Older people often have higher nutritional requirements than younger adults because their bodies are not as efficient at absorbing the nutrients from food or processing the nutrient once it enters the body. However, the reverse is true for energy requirements as the body chemistry slows down with age and we are generally also less active. Thus it is particularly important that older adults have a high quality, nutrient rich diet.
9. Do these recommendations apply to every individual or are they for healthy people only?

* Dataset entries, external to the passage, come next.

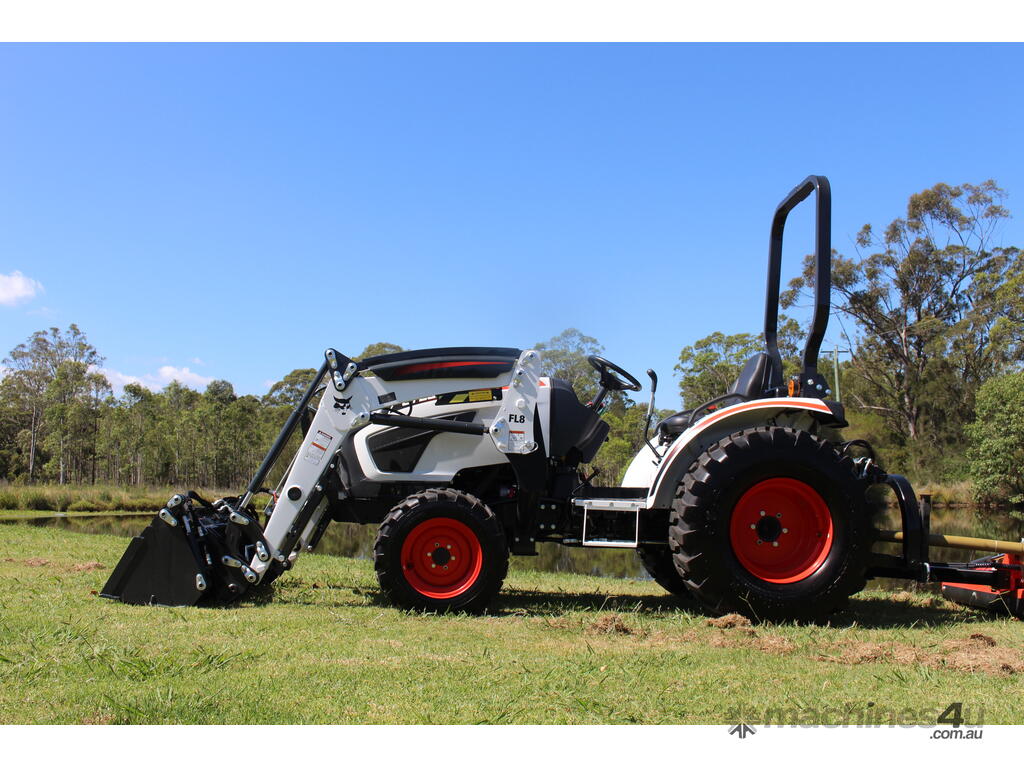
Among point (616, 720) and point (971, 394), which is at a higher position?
point (971, 394)

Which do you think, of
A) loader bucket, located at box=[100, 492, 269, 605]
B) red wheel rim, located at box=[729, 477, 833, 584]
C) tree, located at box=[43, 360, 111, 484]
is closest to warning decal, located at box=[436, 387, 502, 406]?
loader bucket, located at box=[100, 492, 269, 605]

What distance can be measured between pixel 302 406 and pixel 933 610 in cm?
531

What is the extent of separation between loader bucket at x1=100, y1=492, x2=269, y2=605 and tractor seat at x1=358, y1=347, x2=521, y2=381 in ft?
4.91

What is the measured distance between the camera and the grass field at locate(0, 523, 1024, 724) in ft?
10.6

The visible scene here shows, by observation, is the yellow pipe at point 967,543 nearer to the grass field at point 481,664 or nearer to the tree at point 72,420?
the grass field at point 481,664

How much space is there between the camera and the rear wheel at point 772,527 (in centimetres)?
552

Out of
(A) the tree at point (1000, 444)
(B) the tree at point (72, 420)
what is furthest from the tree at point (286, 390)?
(A) the tree at point (1000, 444)

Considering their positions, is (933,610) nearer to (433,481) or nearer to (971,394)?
(433,481)

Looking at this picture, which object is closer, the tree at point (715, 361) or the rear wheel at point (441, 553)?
the rear wheel at point (441, 553)

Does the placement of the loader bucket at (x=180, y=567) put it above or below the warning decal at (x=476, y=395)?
below

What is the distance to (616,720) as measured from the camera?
10.3 ft

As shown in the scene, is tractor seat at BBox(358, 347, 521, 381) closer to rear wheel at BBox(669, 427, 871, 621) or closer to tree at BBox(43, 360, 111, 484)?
rear wheel at BBox(669, 427, 871, 621)

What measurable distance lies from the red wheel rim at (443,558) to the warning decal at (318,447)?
94cm

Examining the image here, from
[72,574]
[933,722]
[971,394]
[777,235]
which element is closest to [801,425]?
[777,235]
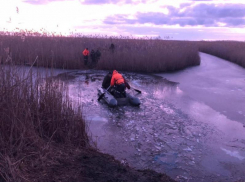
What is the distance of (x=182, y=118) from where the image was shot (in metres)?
8.39

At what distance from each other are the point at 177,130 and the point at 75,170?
4.10 metres

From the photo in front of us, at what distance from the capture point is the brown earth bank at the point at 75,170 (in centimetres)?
361

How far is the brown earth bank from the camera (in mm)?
3615

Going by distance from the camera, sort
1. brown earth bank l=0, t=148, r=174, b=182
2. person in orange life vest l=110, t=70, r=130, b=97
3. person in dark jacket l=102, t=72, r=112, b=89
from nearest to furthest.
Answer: brown earth bank l=0, t=148, r=174, b=182, person in orange life vest l=110, t=70, r=130, b=97, person in dark jacket l=102, t=72, r=112, b=89

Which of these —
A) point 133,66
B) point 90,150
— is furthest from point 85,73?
point 90,150

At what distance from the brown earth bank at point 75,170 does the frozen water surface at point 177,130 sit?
95cm

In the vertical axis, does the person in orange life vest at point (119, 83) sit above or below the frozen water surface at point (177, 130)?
above

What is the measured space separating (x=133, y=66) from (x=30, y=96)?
42.5 feet

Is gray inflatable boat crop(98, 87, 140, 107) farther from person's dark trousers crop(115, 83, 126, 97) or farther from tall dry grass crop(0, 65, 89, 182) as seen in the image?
tall dry grass crop(0, 65, 89, 182)

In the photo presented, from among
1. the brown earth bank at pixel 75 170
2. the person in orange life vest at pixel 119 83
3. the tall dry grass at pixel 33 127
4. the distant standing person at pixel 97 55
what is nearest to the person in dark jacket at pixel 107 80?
the person in orange life vest at pixel 119 83

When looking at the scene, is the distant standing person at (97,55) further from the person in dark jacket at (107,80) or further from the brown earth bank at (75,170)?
the brown earth bank at (75,170)

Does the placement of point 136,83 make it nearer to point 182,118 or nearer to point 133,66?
point 133,66

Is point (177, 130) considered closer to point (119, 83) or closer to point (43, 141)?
point (119, 83)

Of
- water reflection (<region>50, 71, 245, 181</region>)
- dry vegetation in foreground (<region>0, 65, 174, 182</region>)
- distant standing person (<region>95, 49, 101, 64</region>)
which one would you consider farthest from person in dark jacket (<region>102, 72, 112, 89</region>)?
distant standing person (<region>95, 49, 101, 64</region>)
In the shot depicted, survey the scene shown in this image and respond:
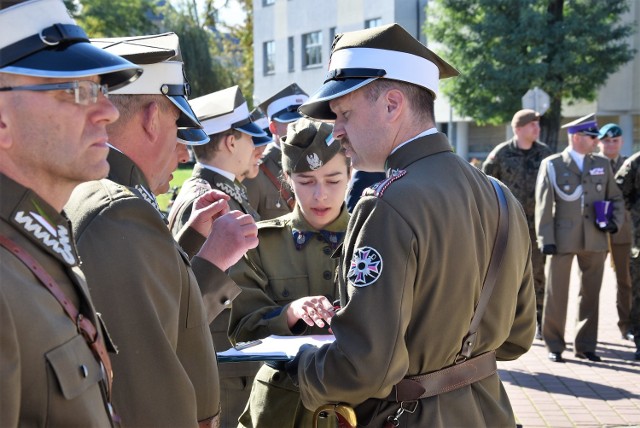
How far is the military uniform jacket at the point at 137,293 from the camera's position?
245 centimetres

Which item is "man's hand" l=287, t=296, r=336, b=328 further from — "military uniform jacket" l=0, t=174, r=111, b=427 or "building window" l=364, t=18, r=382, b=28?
"building window" l=364, t=18, r=382, b=28

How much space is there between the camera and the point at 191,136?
148 inches

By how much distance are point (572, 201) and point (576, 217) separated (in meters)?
0.17

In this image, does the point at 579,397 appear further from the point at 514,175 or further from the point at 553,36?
the point at 553,36

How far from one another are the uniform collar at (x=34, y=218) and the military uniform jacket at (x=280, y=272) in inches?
67.5

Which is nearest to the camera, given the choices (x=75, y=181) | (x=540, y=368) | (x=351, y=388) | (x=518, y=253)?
(x=75, y=181)

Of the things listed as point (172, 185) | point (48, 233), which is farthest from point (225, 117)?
point (172, 185)

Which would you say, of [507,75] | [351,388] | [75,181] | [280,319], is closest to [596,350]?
[280,319]

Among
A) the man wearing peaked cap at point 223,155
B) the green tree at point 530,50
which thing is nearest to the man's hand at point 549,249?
the man wearing peaked cap at point 223,155

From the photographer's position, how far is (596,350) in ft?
29.6

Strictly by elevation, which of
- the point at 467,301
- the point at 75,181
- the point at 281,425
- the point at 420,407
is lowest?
the point at 281,425

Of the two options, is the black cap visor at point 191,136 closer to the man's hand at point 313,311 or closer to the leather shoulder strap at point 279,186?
the man's hand at point 313,311

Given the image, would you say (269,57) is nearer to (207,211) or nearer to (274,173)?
(274,173)

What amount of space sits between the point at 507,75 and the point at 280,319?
29758 millimetres
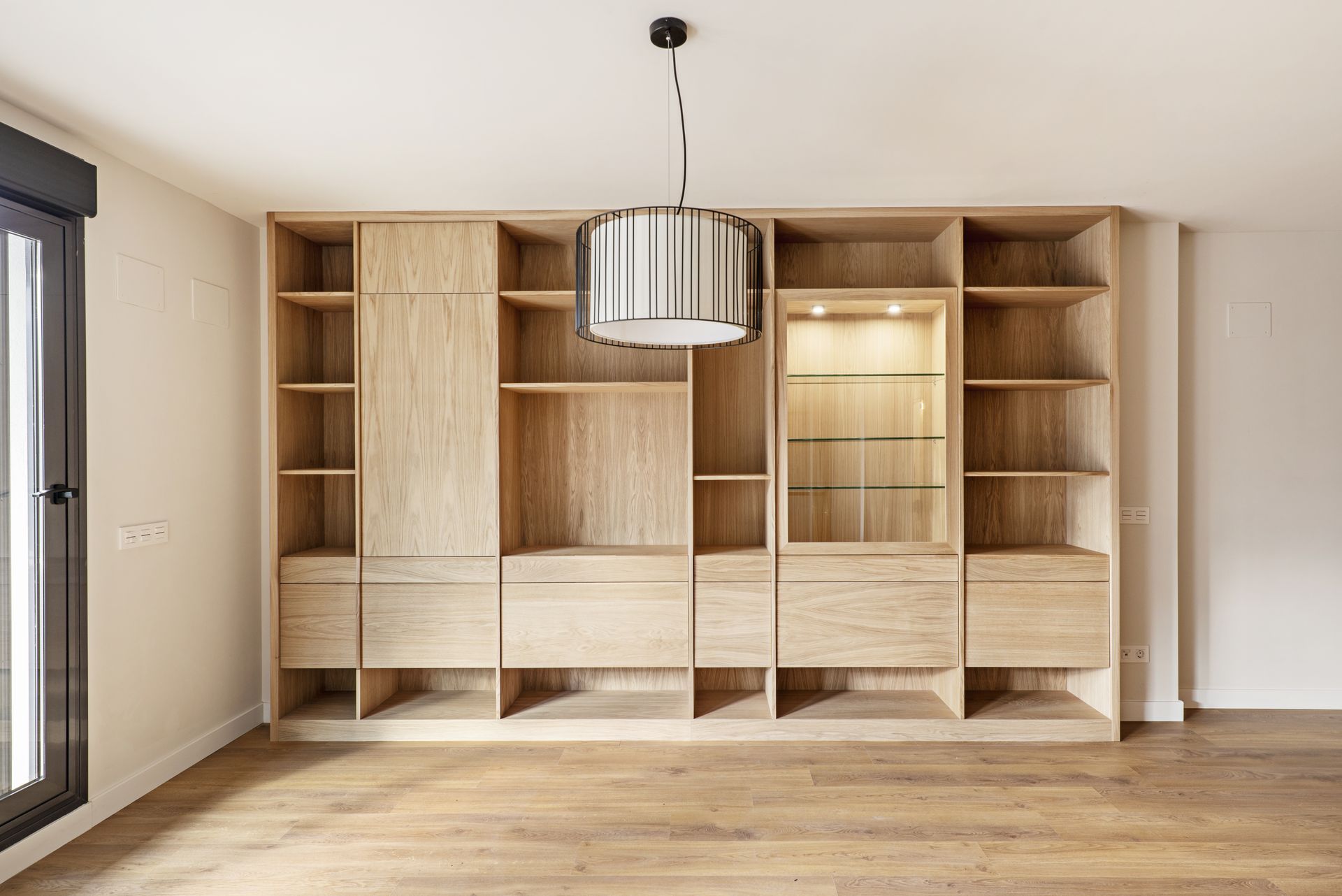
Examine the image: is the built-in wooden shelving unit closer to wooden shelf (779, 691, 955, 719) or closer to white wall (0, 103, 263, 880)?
wooden shelf (779, 691, 955, 719)

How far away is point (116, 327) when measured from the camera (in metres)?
2.78

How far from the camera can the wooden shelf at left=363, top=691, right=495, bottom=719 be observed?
3.46m

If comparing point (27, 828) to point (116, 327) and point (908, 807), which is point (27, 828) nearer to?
point (116, 327)

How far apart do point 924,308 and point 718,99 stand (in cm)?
152

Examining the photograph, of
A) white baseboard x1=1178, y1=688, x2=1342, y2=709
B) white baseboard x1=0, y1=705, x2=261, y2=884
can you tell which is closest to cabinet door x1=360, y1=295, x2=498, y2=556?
white baseboard x1=0, y1=705, x2=261, y2=884

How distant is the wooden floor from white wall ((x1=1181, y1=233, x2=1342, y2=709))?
48 cm

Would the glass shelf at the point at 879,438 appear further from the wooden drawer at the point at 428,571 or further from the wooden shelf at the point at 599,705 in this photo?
the wooden drawer at the point at 428,571

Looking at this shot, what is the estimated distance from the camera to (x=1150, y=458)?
3.63 m

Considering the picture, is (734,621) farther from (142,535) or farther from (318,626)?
(142,535)

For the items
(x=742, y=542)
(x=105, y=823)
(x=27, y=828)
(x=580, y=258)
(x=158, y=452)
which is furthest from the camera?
(x=742, y=542)

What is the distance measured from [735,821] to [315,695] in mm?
2262

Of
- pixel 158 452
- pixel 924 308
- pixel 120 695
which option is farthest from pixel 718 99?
pixel 120 695

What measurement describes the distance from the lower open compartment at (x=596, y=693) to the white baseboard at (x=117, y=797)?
122 centimetres

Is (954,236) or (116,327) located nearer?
(116,327)
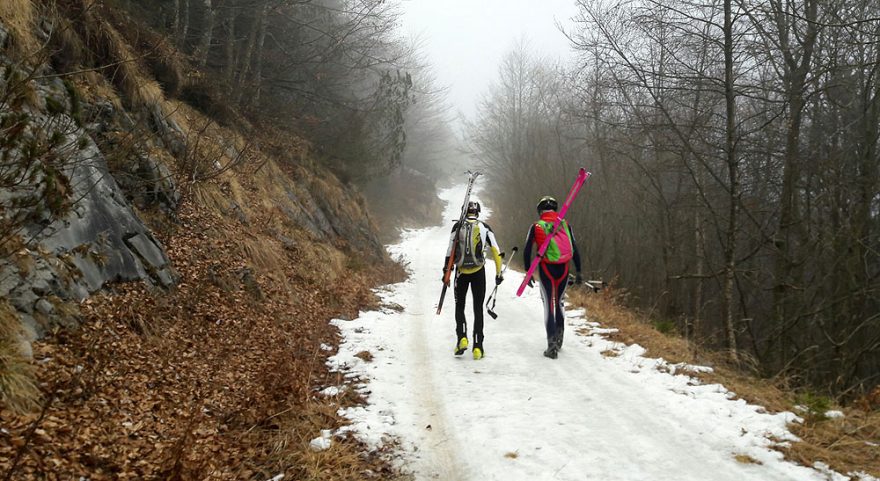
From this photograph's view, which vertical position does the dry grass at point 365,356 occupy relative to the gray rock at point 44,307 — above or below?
below

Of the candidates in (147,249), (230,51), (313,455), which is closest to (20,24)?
(147,249)

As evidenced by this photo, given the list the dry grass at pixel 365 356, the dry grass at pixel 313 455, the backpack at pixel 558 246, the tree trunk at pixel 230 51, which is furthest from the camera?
the tree trunk at pixel 230 51

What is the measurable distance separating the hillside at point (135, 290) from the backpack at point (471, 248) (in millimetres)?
2338

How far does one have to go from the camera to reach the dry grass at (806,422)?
12.6 feet

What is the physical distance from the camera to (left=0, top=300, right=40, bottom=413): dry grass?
3.38m

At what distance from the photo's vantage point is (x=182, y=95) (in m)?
10.6

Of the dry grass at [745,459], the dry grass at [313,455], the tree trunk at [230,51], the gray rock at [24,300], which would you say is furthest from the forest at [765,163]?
the tree trunk at [230,51]

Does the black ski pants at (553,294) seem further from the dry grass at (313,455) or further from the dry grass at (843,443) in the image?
the dry grass at (313,455)

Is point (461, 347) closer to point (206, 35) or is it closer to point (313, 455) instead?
point (313, 455)

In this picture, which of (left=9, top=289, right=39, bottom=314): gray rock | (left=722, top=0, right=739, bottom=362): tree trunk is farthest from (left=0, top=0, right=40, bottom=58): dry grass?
(left=722, top=0, right=739, bottom=362): tree trunk

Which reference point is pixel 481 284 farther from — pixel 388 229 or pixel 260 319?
pixel 388 229

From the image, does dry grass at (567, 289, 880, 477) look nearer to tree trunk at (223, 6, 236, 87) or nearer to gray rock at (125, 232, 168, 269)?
gray rock at (125, 232, 168, 269)

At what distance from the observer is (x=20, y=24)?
5.69m

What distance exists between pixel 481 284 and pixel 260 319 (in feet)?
10.5
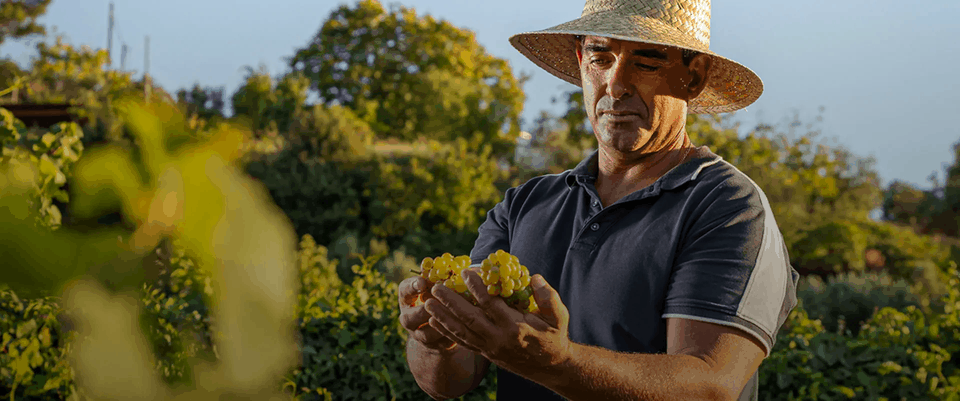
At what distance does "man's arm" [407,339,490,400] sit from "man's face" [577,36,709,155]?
0.70 m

The recommendations are for generally healthy people. Many people in the community do suffer from conditions such as diabetes, high blood pressure or heart disease. Generally speaking these recommendations would also be applicable to most people in these groups and for people with many other conditions. However requirements can be affected by a number of clinical conditions and some medications, so if in doubt, advice should be sought from health professionals, especially dieticians, in these special cases.
10. Would consumers achieve even greater benefit from consuming above the Upper Level of Intake?
No. The Upper Level of Intake has been set as the safe upper level for regular use above which there is a likelihood of adverse effects.
11. What should I eat to reduce my risk of chronic disease, such as heart disease?
For the first time the recommendations include advice about the type of dietary pattern to reduce the risk of chronic disease. To achieve this protection you need to follow the recommended Food and Nutrition Guidelines, in particular vegetables and fruit and more wholegrain breads and cereals. This benefit is only achieved by eating foods and not from dietary supplements.
12. Will food labels be changing and when?
Food Standards Australia New Zealand will commence a process to update the set of nutrient reference values currently listed in the Australia New Zealand Food Standards Code. After the Code is updated, some food labels may need to change. These changes will be timed to coincide where possible with changes to other labelling requirements.